● GOAL
Copy out everything from the line with "Looking at all" down to the line with "Answer: the station", changing "camera distance" to "distance from the camera" and leaving everything else as it stands.

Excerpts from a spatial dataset
══════════

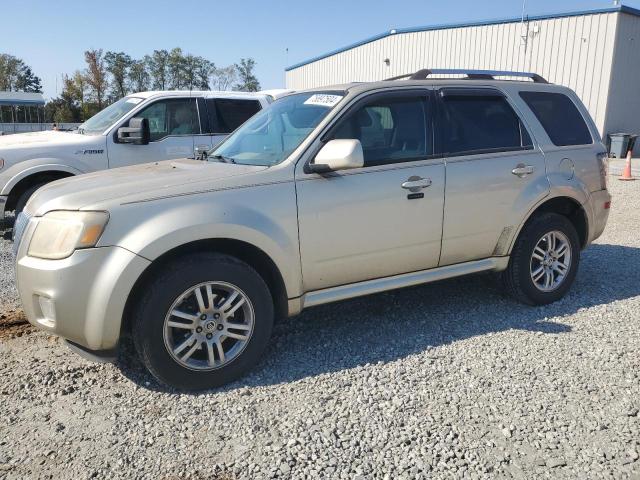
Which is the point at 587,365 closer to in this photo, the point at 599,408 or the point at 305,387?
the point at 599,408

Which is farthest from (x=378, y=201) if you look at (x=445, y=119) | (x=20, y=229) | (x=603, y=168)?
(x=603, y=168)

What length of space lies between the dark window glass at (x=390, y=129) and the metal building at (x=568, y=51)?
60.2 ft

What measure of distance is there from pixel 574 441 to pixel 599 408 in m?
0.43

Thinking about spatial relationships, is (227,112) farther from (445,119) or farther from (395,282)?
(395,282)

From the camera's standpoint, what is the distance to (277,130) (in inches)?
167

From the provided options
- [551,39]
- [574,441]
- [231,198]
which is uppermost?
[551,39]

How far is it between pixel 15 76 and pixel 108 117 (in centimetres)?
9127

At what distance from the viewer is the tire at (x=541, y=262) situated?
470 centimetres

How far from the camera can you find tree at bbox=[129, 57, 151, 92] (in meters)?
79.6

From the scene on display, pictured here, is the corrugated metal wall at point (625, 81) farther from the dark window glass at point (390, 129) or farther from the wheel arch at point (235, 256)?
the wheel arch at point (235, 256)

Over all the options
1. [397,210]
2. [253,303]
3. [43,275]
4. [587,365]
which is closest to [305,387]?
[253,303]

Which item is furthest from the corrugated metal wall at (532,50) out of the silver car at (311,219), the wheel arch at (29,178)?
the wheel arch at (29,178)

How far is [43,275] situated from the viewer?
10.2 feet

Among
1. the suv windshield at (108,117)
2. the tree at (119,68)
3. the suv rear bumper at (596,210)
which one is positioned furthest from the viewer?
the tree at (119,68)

══════════

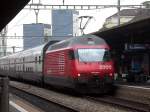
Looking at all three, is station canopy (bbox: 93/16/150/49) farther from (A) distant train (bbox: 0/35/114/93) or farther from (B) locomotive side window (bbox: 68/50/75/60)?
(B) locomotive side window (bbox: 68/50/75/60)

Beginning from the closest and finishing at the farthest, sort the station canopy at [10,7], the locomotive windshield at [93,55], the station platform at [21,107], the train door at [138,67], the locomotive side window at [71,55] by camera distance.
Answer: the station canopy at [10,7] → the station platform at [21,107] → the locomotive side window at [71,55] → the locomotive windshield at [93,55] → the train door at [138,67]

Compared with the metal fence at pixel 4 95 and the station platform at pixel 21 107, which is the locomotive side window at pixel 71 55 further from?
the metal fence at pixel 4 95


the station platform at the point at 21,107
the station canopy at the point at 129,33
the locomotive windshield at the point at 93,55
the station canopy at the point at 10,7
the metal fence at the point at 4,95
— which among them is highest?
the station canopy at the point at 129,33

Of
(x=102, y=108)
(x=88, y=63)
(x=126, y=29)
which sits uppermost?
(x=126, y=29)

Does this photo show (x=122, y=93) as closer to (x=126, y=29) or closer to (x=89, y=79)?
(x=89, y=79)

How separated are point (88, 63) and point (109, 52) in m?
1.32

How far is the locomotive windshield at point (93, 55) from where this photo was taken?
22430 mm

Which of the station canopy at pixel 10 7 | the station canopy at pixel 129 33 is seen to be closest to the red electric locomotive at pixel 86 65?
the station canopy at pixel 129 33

══════════

● RESULT BELOW
Looking at all three, is station canopy (bbox: 93/16/150/49) farther from (A) distant train (bbox: 0/35/114/93) or farther from (B) locomotive side window (bbox: 68/50/75/60)?
(B) locomotive side window (bbox: 68/50/75/60)

Beginning from the closest and finishing at the farthest, sort the station canopy at [10,7], the locomotive windshield at [93,55], the station platform at [21,107], the train door at [138,67], the locomotive side window at [71,55] by distance from the camera.
Answer: the station canopy at [10,7] → the station platform at [21,107] → the locomotive side window at [71,55] → the locomotive windshield at [93,55] → the train door at [138,67]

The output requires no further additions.